## EXTRACT PROVIDED
————————

Friday, February 21, 2014

Once More for Paul Konerko

I've written about coming late to the Chicago White Sox as a fan. I'm certain that if in an alternate reality I'd been born in Illinois in the early 1990s and raised a Sox fan I'd be a huge, gushing admirer of Paul Konerko. As a kid, I gravitated to players who weren't superstars; I loved Freddy Lynn, Pete Rose, and Reggie Jackson, but my heroes were Graig Nettles, Ken Singleton, and Ruppert Jones, guys who played baseball really well—even as a kid I knew how hard the game was—but in the shadows of the giants. Konerko is such a player, and I've loved him ever since he was traded to the White Sox before the 1999 season. He'll turn 38 in March, and he's retiring after this season and 16 popular years on the South Side. I'll miss watching him day to day.

Konerko's lifetime stats don't overwhelm, aren't catnip to Hall Of Fame voters and debaters, but they reflect a sturdy, productive career in the major leagues. To date: a career OPS of .847. 434 homers. 1,390 RBI. 2,297 hits. 911 walks to 1,340 strikeouts. .281 batting average. Thick-legged and notoriously slow, Konerko's legged out eight triples in his career, so few that I remember several of them vividly! He's stolen only nine bases, surely half of them when the pitcher was otherwise distracted. He's averaged over 600 plate appearances per season, and has often played hurt. He's appeared in three post-seasons for the Sox, including the 2005 World Series, in which the Sox swept the Houston Astros. He's been a solid, dependable presence for managers Jerry Manuel, Ozzie Guillen, and Robin Ventura (with whom he missed being a teammate by a season, in the late 90s). Much has been made, in the Chicago media especially, of Konerko's quiet temperament, too quiet, many feel, for the captain of the team, an honor which Konerko didn't court but accepted with maturity. A quiet ballplayer never bothers me; as fun as players with over sized personalities are, I'd rather a team field nine dependable, taciturn players than nine loudmouths who pop up or strike out more than they should. Konerko is a flawed player—he's too slow, grounds into too many double-plays, and has little range at first base—but in his prime his bat speed against fastballs was astonishing, and exciting. I've taken him for granted.

————————

## GIVEN MATERIAL
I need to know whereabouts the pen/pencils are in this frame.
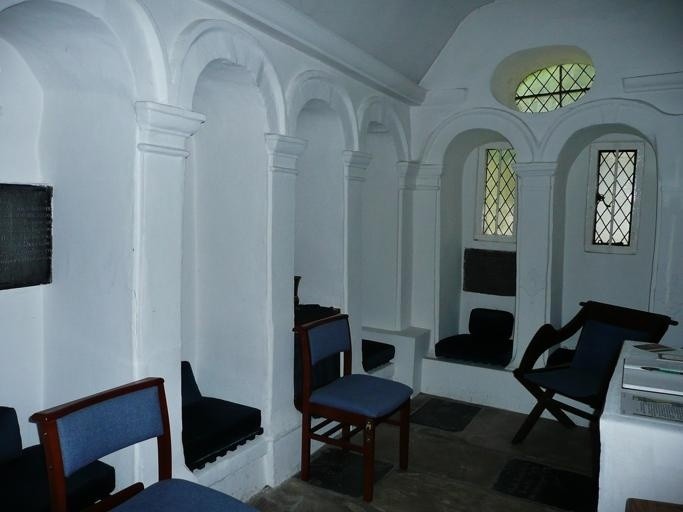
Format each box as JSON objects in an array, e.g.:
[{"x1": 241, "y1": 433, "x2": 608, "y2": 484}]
[{"x1": 641, "y1": 367, "x2": 683, "y2": 375}]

————————

## SHORT EXERCISE A
Answer these about the post on Paul Konerko, one answer per line:
(i) Before which season was Konerko traded to the White Sox?
(ii) How many home runs does the post credit him with to date?
(iii) Which team did the Sox sweep in the 2005 World Series?
## SHORT EXERCISE B
Summarize the post on Paul Konerko in two sentences.
## SHORT EXERCISE C
Resume the post on Paul Konerko, starting right after "I've taken him for granted."

## TASK OUTPUT A
(i) The 1999 season
(ii) 434
(iii) The Houston Astros

## TASK OUTPUT B
The writer has loved Paul Konerko since his trade to the White Sox before the 1999 season and will miss him when he retires after this season, ending 16 years on the South Side. His stats, including an .847 career OPS and 434 homers, won't excite Hall of Fame voters but reflect a sturdy, productive career that included the 2005 World Series sweep, and the writer values him as a quiet, dependable though flawed player.

## TASK OUTPUT C
~~

Two Konerko plate appearances stand out for me in memory. In the second game of the 2005 World Series, Konerko came to plate in the seventh inning with the bases loaded. He swung at Chad Quall's first pitch and drove it into the left field stands for a grand slam, at the time only the eighteenth in Series history. Against the euphoria and hysteria, what I remember is the strange but assuring calm with which Konerko stood at the plate. Typical: focused but relaxed. He arched his body slightly and tipped back his bat before Qualls threw and then, head down, he stepped into the pitch and whipped around his bat to make solid contact. Because it was the first pitch of the at-bat, everything seemed to be over in seconds—the U.S. Cellular scoreboard and the fireworks in the night sky exploded giddily—and yet the deep-breath steadiness Konerko exhibited at the plate moments before the pitch extended time. Konerko owned that plate appearance from the on-deck circle to his curtain call.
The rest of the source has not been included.